From the entries that follow, copy exactly the lines beginning at the line holding "Types Of kernels" and continuing through the line holding "graphs for integrator".

Collection entries
<<<<
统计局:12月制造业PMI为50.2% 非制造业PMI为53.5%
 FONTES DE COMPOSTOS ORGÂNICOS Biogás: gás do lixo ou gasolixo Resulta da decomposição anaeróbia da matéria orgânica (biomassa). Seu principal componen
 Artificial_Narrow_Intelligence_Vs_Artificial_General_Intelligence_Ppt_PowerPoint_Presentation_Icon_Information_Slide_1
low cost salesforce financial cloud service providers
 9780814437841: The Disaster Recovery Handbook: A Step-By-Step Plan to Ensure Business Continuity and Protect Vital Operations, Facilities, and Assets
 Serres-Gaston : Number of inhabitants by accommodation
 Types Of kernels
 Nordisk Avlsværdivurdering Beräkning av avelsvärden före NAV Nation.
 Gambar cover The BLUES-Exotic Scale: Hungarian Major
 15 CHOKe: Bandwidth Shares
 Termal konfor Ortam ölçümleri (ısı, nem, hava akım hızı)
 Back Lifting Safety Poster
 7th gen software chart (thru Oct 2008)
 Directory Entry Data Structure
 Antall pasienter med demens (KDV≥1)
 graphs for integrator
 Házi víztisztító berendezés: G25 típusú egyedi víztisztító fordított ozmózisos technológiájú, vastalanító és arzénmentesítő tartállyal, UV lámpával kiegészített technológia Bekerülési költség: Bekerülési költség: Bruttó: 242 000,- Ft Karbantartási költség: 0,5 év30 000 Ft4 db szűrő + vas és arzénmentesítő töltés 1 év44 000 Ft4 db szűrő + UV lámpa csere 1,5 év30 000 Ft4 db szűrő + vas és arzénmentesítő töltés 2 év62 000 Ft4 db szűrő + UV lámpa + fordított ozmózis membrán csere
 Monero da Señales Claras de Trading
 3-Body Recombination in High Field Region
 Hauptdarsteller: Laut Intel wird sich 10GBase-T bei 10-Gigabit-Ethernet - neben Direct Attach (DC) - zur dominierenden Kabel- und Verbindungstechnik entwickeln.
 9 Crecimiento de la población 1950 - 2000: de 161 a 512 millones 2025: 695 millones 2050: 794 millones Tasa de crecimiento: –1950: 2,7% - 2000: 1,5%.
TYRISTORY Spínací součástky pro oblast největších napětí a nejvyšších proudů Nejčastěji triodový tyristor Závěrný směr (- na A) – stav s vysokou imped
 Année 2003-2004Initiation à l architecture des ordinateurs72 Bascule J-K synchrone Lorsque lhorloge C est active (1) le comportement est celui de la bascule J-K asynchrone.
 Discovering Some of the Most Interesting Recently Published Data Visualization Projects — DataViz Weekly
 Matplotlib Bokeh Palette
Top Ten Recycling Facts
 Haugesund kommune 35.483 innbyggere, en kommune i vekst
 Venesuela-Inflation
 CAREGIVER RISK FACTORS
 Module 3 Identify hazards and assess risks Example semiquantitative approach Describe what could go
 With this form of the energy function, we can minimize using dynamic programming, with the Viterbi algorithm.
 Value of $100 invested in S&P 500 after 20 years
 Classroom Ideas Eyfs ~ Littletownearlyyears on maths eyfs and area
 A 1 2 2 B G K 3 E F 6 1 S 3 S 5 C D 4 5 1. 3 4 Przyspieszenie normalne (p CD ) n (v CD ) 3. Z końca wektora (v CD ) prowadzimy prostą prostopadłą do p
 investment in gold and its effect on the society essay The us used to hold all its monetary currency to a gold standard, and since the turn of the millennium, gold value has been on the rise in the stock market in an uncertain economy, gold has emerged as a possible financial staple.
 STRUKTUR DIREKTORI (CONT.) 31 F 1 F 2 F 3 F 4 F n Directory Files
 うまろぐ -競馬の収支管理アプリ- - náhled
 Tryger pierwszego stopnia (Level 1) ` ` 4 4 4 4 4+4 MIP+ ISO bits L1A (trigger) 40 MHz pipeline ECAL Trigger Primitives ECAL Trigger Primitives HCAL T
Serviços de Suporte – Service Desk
>>>>
* Solved problem *
 Types Of kernels
 Nordisk Avlsværdivurdering Beräkning av avelsvärden före NAV Nation.
 Gambar cover The BLUES-Exotic Scale: Hungarian Major
 15 CHOKe: Bandwidth Shares
 Termal konfor Ortam ölçümleri (ısı, nem, hava akım hızı)
 Back Lifting Safety Poster
 7th gen software chart (thru Oct 2008)
 Directory Entry Data Structure
 Antall pasienter med demens (KDV≥1)
 graphs for integrator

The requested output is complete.